In Blue Jeans and Sweatshirts, main character Holly McCormack is keeping secrets even from her best friend and confidant Evan. While Evan knows about Holly and Chastaine’s relationship–which Holly and Chastaine are hiding from almost everyone else–he doesn’t know that Holly has almost stopped eating. Neither does Chastaine, even though in Holly’s mind, Chastaine is the reason for it. And while Holly loves Chastaine and wants to help her, her fears and insecurities are getting in the way.

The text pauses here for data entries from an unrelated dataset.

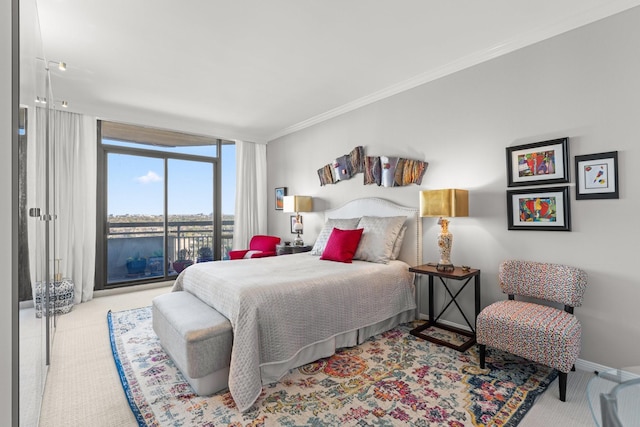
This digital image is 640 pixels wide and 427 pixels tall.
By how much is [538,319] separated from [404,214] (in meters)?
1.72

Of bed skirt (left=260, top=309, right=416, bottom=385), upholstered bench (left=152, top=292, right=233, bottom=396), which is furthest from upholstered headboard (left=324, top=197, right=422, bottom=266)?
upholstered bench (left=152, top=292, right=233, bottom=396)

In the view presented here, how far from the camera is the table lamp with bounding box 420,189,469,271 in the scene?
9.09 feet

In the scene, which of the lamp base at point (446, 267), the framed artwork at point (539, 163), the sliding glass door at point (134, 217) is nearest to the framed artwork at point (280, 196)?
the sliding glass door at point (134, 217)

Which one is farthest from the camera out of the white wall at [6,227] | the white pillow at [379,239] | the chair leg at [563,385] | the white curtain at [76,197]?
the white curtain at [76,197]

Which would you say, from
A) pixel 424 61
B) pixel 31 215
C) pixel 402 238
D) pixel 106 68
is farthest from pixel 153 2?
pixel 402 238

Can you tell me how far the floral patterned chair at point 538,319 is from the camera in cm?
191

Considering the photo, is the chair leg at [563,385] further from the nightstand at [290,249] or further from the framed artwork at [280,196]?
the framed artwork at [280,196]

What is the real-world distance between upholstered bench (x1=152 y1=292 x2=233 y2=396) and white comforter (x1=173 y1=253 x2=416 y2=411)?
107 mm

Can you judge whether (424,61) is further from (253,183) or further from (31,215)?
(253,183)

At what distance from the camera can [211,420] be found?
1.78 m

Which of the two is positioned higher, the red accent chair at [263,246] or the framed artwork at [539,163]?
the framed artwork at [539,163]

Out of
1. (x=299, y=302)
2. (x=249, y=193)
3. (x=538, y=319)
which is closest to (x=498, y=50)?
(x=538, y=319)

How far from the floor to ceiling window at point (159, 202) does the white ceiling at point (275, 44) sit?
851mm

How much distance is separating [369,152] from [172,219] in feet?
11.5
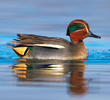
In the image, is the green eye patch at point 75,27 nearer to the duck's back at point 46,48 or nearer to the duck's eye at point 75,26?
the duck's eye at point 75,26

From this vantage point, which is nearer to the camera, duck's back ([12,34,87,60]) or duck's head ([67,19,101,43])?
duck's back ([12,34,87,60])

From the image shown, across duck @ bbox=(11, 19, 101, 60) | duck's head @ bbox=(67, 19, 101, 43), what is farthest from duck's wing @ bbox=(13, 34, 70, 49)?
duck's head @ bbox=(67, 19, 101, 43)

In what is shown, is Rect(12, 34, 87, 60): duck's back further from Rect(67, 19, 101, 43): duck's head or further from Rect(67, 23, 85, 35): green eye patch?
Rect(67, 23, 85, 35): green eye patch

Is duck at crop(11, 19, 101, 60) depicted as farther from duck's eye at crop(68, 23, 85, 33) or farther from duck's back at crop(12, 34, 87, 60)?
duck's eye at crop(68, 23, 85, 33)

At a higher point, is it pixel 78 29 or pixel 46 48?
pixel 78 29

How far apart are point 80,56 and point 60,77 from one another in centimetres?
569

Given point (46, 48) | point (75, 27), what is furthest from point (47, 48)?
point (75, 27)

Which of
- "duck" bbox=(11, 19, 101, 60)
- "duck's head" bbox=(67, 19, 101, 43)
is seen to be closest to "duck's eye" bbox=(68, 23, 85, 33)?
"duck's head" bbox=(67, 19, 101, 43)

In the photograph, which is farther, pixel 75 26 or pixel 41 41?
pixel 75 26

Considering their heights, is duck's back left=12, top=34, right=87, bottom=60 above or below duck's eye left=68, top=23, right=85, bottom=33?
below

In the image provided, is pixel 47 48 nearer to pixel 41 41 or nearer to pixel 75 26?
pixel 41 41

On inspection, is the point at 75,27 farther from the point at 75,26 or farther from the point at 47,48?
the point at 47,48

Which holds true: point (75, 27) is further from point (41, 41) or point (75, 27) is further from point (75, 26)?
point (41, 41)

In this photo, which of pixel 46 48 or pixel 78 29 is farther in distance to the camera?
pixel 78 29
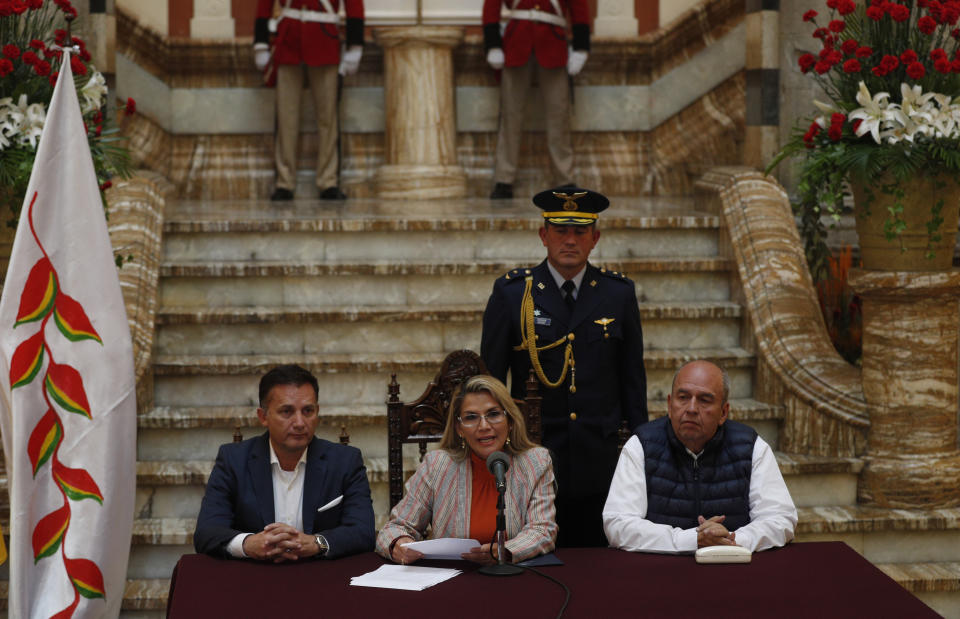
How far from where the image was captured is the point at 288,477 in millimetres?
4039

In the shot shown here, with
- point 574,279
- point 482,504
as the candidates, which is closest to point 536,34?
point 574,279

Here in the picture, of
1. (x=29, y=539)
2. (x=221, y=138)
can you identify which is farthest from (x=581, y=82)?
(x=29, y=539)

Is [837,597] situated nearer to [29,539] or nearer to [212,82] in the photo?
[29,539]

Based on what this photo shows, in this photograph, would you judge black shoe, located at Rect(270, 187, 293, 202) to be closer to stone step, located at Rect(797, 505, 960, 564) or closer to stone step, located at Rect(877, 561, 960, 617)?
stone step, located at Rect(797, 505, 960, 564)

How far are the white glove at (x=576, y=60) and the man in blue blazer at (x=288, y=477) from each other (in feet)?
18.6

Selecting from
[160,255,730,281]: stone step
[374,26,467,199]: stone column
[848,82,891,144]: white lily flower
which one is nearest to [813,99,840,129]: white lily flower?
[848,82,891,144]: white lily flower

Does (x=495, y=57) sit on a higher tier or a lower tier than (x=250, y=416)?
higher

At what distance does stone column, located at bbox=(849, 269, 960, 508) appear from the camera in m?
5.57

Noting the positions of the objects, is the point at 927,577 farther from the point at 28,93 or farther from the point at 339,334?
the point at 28,93

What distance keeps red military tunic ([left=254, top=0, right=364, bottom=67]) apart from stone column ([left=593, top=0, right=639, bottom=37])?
6.58ft

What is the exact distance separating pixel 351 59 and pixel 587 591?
649 cm

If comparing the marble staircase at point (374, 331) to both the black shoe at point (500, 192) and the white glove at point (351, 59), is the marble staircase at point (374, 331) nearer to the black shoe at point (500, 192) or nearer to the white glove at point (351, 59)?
the black shoe at point (500, 192)

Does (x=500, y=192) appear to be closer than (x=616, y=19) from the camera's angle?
Yes

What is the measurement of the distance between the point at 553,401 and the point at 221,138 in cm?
596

Writing Guillermo’s and Chastaine’s stories were a no-brainer for me. But I wasn’t originally planning to write Holly’s. It took me a while to see that there was a story there. Even though Holly has appeared in the previous three books and played a big role in Chastaine’s, I didn’t really know her as a character. She was mostly in the background providing support to the others.
But since I’d written Guillermo’s story as the flip side of Evan’s, I thought I should write Holly’s as the flip side of Chastaine’s. And the folks at Harmony Ink Press agreed, especially since they were looking for more books with female main characters. So I sat down to brainstorm, and in the process learned a lot more about Holly than I’d bargained for. In good ways.
Holly’s insecurities about her body, and especially the development of her eating disorder, are something very personal to me. Aside from having had similar insecurities myself, I’m close to a teenage girl who battled bulimia for three years. Although she’s recovered, she still sometimes battles the urges, and she did lasting damage to her stomach and esophagus. I’ve known other girls who had similar thoughts and disordered eating, and I believed they deserved a voice.
Holly’s story, like the other three, has light moments and definite signs of hope, as well as struggles and dark moments. I hope readers will enjoy Holly’s story as much as I did.